Missile defense systems are a hot topic of discussion recently. While these highly advanced military technologies are essential to modern warfare, they possess inherent risks. The systems are designed to intercept and destroy incoming missiles, but what happens if the artificial intelligence (AI) or machine-learning (ML) models that assess collected data and make the decisions to take action fail to function properly or make the wrong decisions?
A missile defense system relies on a layered structure of space-, sea-, and ground-based radar, sensor arrays, and computer algorithms to detect and track incoming threats, before ultimately launching an interceptor missile that deploys as its end stage an explosive charge to detonate the enemy payload or a kill vehicle to destroy the incoming missile by colliding with it.
Using AI in missile defense systems has several strategic advantages. First, extremely sophisticated AI enables the ML models to analyze a vast amount of data in real time to identify and respond to threats rapidly, making the system highly effective against fast-moving targets such as cruise, ballistic, and hypersonic missiles.

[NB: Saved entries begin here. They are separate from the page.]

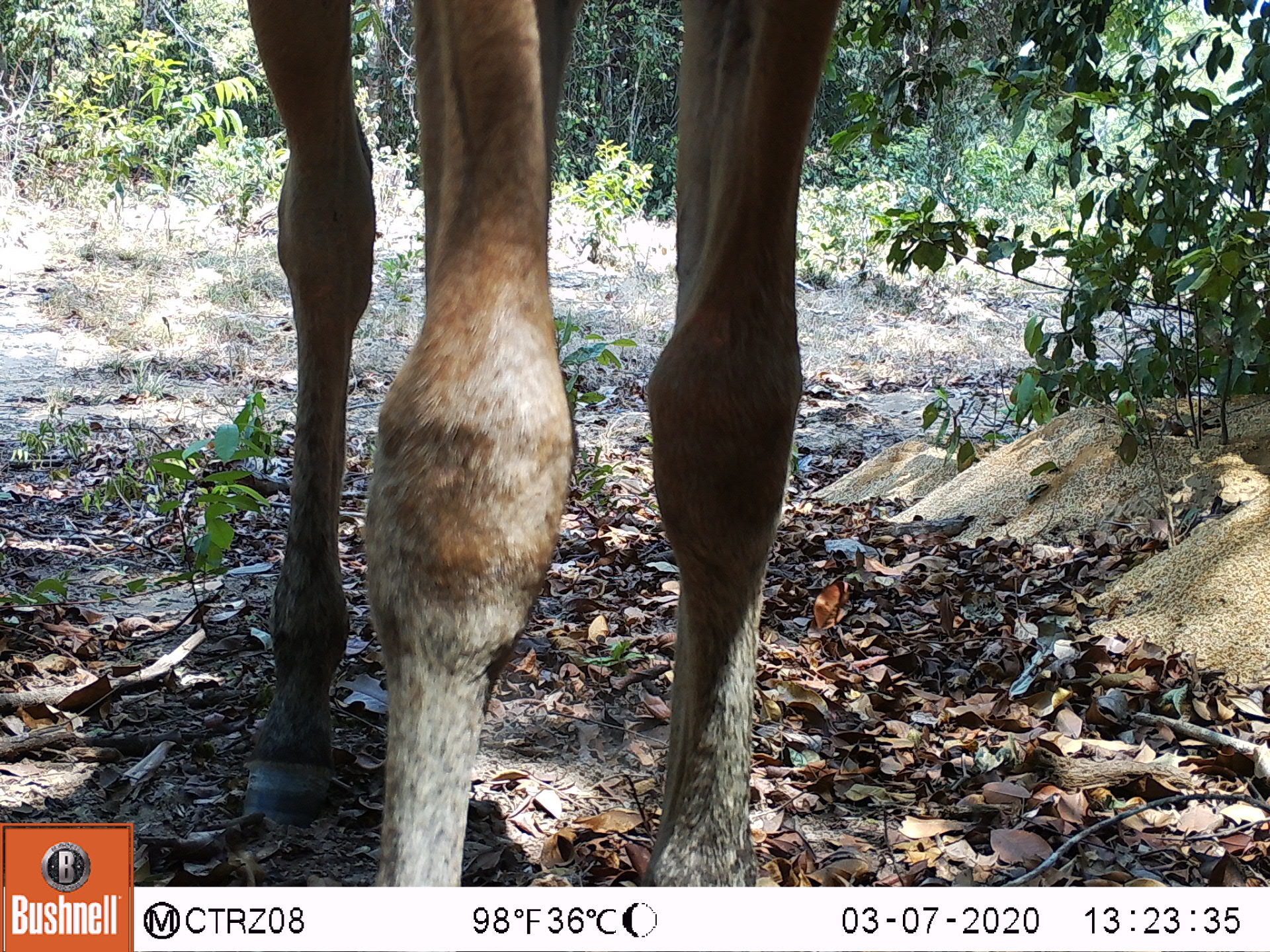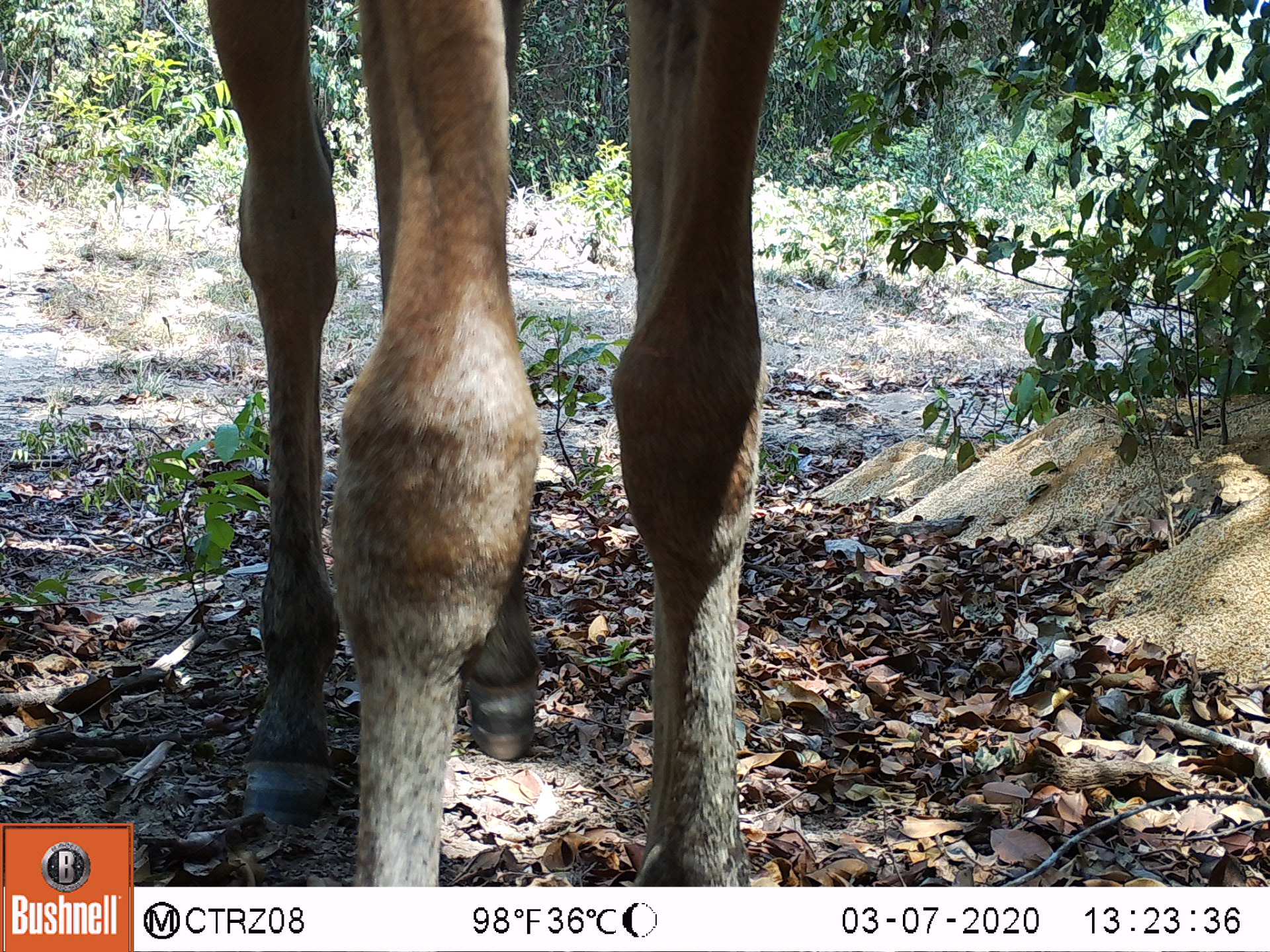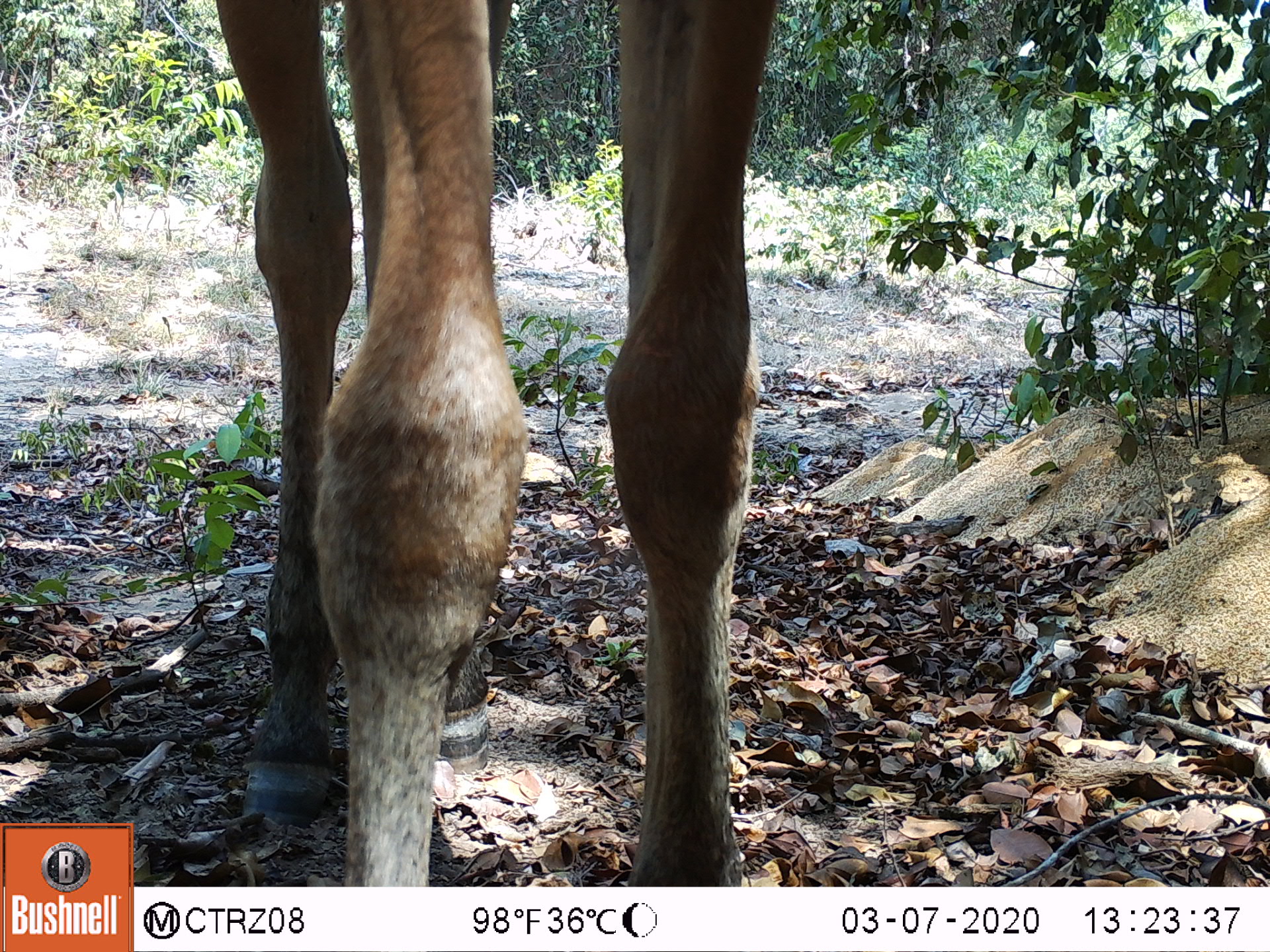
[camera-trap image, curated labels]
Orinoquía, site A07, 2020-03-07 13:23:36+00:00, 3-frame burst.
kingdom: Animalia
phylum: Chordata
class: Mammalia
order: Perissodactyla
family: Equidae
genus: Equus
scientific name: Equus caballus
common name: domestic horse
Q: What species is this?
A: Domestic horse (Equus caballus).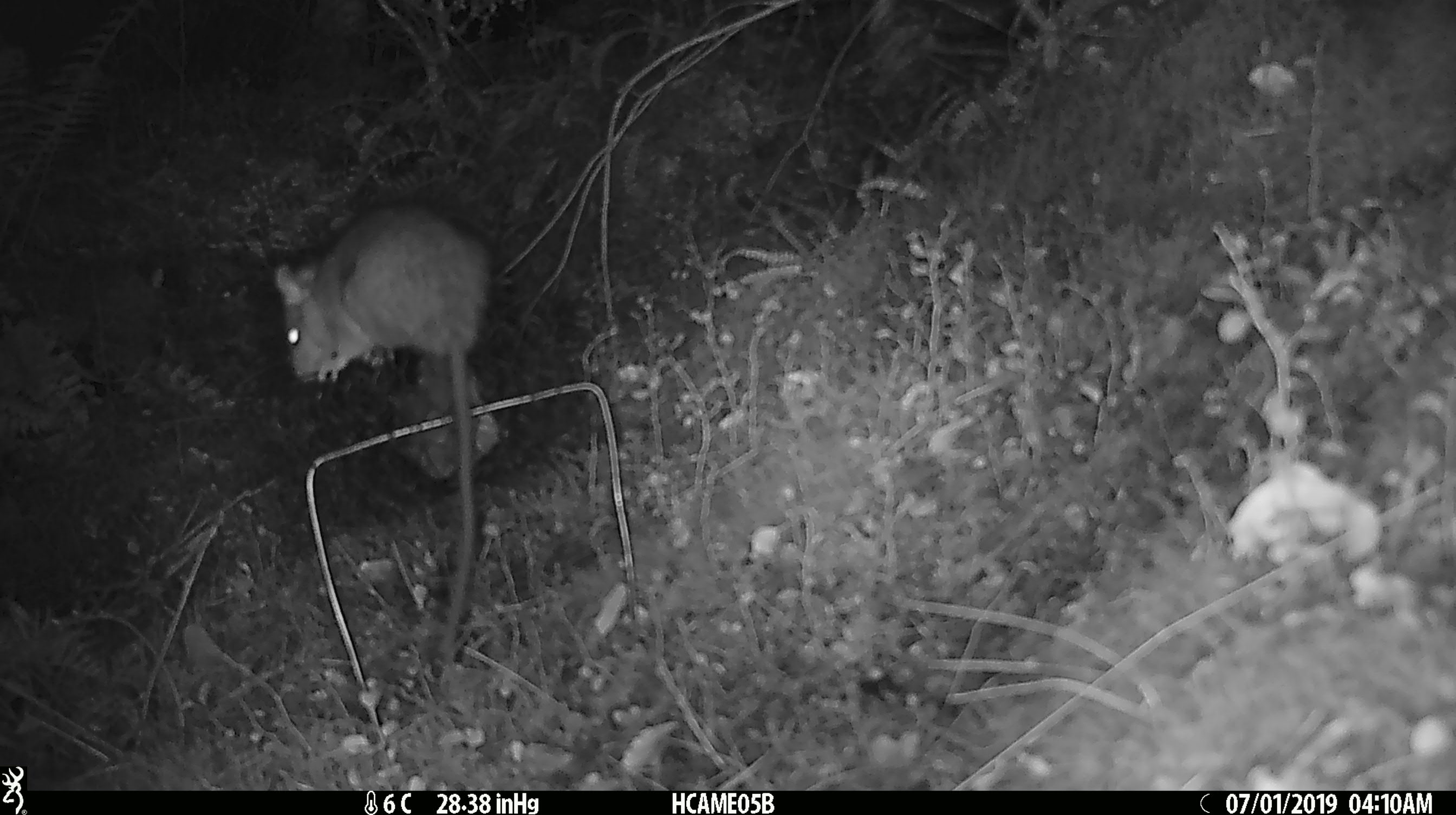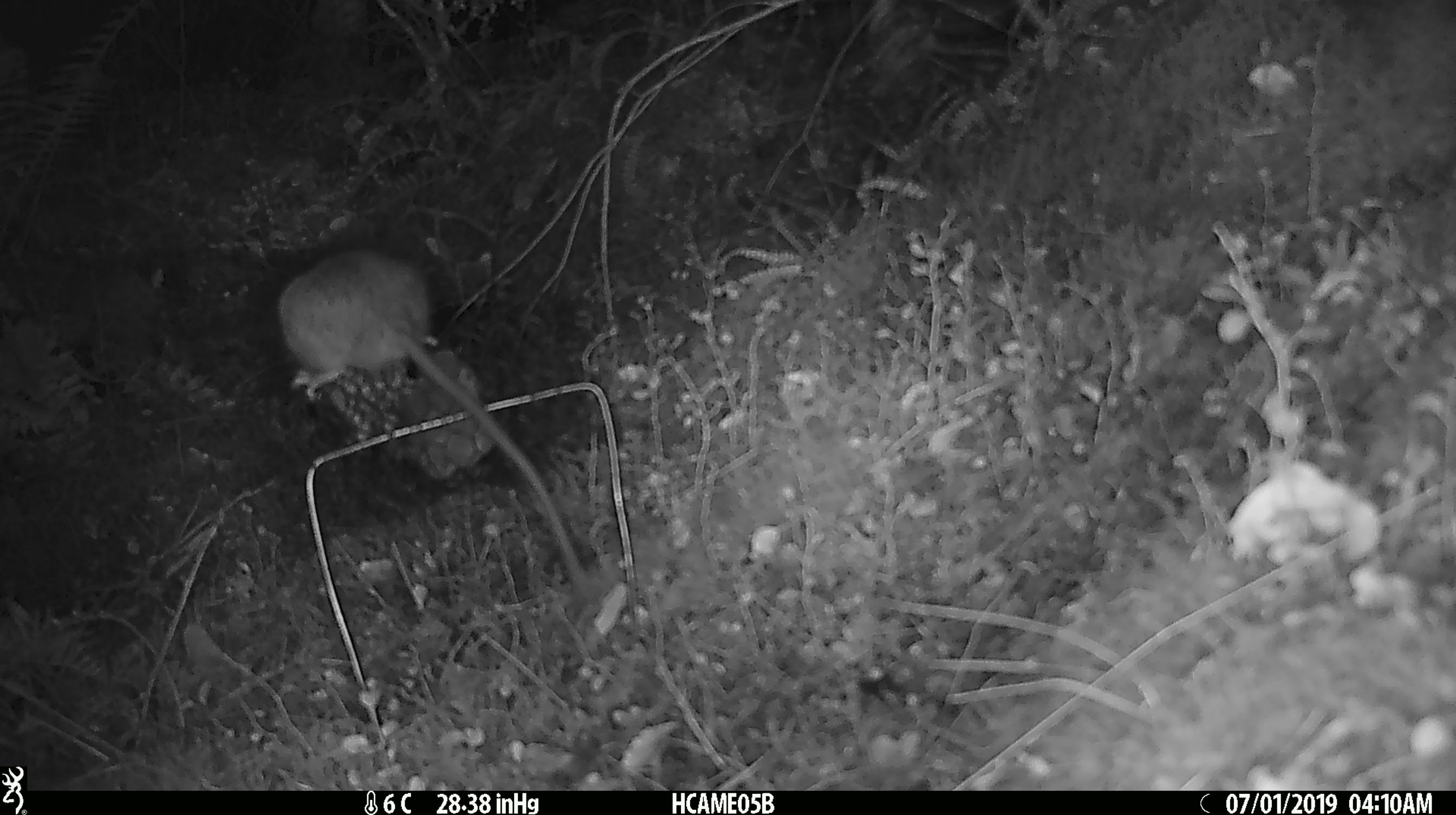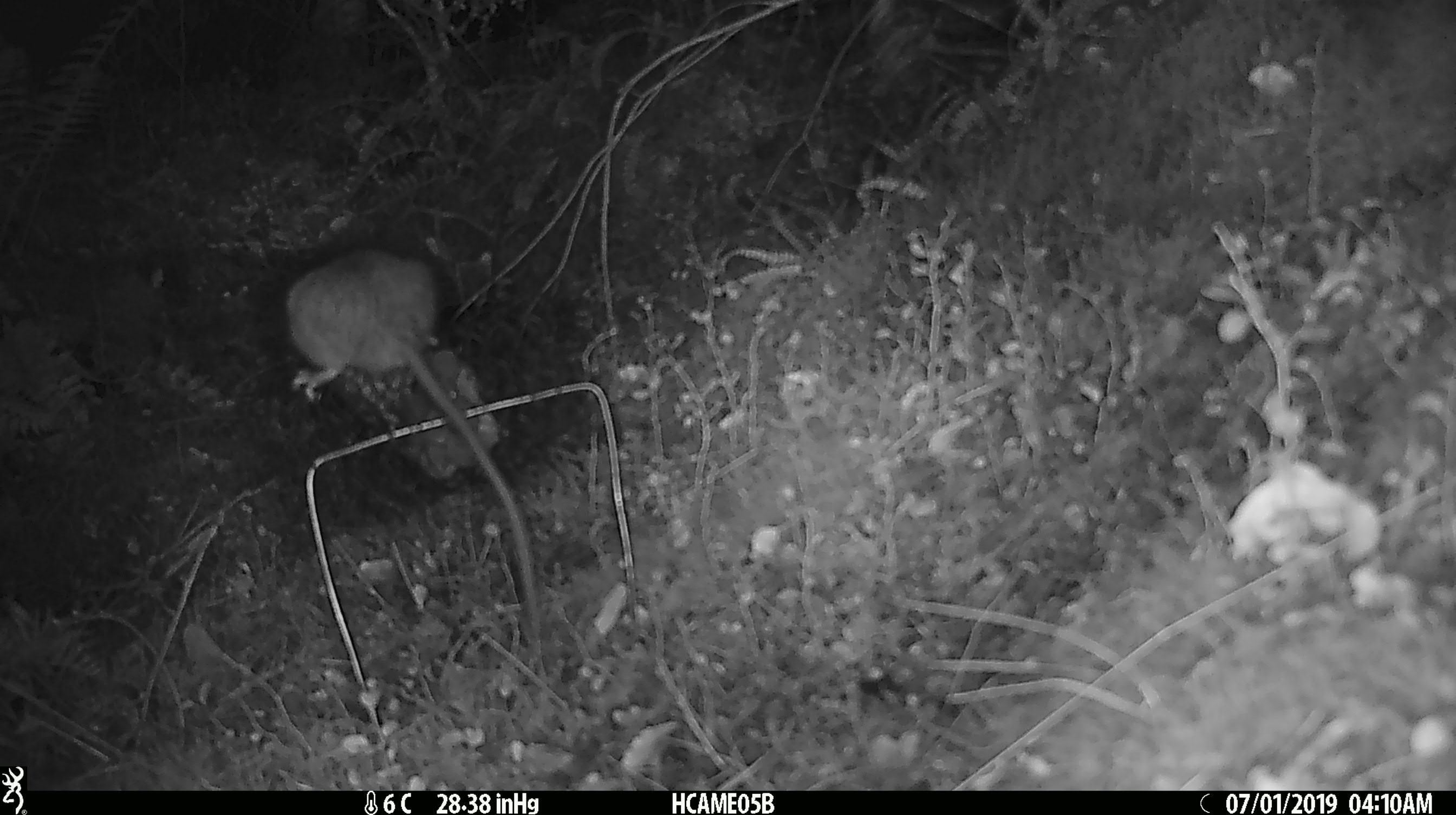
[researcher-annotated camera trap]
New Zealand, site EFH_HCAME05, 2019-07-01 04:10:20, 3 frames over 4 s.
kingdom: Animalia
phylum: Chordata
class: Mammalia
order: Rodentia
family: Muridae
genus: Rattus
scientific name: Rattus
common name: rat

Second, AI/ML models are key components of the tracking and guidance portion of the system, which enables critical and rapid predictions about the precise trajectory of incoming warheads. Knowing exactly when and where to launch interceptor missiles greatly increases the prospect of successful engagement with and destruction of enemy threats.
Finally, using AI reduces the workload on human operators, allowing them to focus on other tasks and achieve greater efficiencies.
While these are war-winning advantages, the risk of system failure exists when the AI/ML models relied upon do not perform as expected or required. For example, if models cannot accurately predict the trajectory of an incoming warhead, the ability of the system to intercept and destroy it is compromised. Additionally, environmental conditions can degrade the effectiveness of these systems, such as instances as ordinary as the local weather. Wind velocity and direction, for example, can affect missile trajectories, while heavy rain or fog can reduce the range and accuracy of sensors and other data collection measures, all of which make it more difficult to detect and accurately track targets. Models that have not been stress-tested for performance using data collected under such conditions can make skewed or inaccurate predictions, which result in unsound decisions.
Another key risk to mission success is AI bias, in which, unbeknownst to the end user, the AI/ML models deployed are limited in scope or scale, or were trained using poor-quality data. This, too, leads to skewed or inaccurate predictions that could, in turn, produce flawed decisions about where and when to launch interceptors, thus diminishing the system’s ability to protect against incoming threats.
While the use of carefully trained and tested AI/ML models is essential for a missile defense system’s effectiveness, it is equally essential that the models are monitored and maintained to ensure they execute properly and without bias in every instance. Such vigilance at the model level supports overall system robustness, guards against system failure, and assures continued protection against incoming threats.